Un aspetto particolarmente importante è che il bando chiede di scegliere con chiarezza una delle due linee di intervento previste. La proposta deve quindi avere un impianto preciso e riconoscibile. Se contiene elementi riconducibili a entrambe le linee, questa scelta deve essere spiegata e motivata. Inoltre, nel caso delle attività centrate sugli strumenti informativi connessi alla direttiva sugli edifici, eventuali soluzioni tecnologiche possono essere utilizzate come supporto, ma non possono costituire il nucleo centrale del progetto. In questo modo il bando mantiene il proprio focus su approcci, strumenti, modelli e applicazioni che aiutino concretamente la diffusione della riqualificazione energetica o il rafforzamento degli strumenti che la accompagnano.

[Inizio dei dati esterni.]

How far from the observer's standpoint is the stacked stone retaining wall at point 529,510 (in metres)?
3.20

I risultati attesi confermano questa impostazione. Nel primo ambito il bando mira ad aumentare la domanda di riqualificazione energetica, a sostenere la diffusione di modelli replicabili e a rafforzare la capacità delle imprese della filiera. Nel secondo ambito punta invece a migliorare l’uso effettivo degli strumenti collegati alla prestazione energetica degli edifici e a rafforzarne il contributo ai processi di ristrutturazione e gestione. Per entrambi, il topic richiede anche la quantificazione di effetti in termini di risparmio energetico, energia rinnovabile attivata, riduzione delle emissioni e investimenti in energia sostenibile. Il quadro che emerge è quindi quello di un bando costruito per sostenere interventi capaci di produrre applicazioni reali, rafforzare strumenti e metodi già rilevanti per la riqualificazione edilizia e contribuire, in forma concreta e misurabile, alla transizione energetica del patrimonio costruito.

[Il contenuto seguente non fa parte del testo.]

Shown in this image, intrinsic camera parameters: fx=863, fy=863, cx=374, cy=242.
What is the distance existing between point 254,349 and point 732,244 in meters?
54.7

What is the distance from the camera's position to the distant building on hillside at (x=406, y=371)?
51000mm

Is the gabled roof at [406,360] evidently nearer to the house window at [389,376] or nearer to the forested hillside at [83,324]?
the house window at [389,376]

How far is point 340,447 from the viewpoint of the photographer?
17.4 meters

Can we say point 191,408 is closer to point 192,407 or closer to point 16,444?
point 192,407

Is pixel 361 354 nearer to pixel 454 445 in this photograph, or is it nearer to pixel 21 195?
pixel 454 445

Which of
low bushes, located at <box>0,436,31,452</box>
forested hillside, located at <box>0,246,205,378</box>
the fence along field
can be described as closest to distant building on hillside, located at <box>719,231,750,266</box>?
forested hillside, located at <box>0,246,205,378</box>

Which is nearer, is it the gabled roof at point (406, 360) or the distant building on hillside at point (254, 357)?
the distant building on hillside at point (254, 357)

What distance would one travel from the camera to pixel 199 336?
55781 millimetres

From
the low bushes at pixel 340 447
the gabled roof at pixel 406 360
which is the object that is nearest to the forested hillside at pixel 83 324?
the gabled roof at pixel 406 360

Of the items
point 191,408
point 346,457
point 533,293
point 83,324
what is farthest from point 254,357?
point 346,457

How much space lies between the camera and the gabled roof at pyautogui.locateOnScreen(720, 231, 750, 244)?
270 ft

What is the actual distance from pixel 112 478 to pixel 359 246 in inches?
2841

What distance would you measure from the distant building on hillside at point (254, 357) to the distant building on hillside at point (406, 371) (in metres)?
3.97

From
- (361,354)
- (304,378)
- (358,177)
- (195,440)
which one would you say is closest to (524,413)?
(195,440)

Nota finale e rinvio al bando ufficiale
Questa scheda ha finalità esclusivamente informative e non sostituisce il testo ufficiale del bando, gli allegati, le FAQ e le regole europee applicabili. In caso di discrepanze o dubbi interpretativi fanno sempre fede i documenti originali pubblicati sul sito ufficiale della call e sul Funding & Tenders Portal della Commissione europea.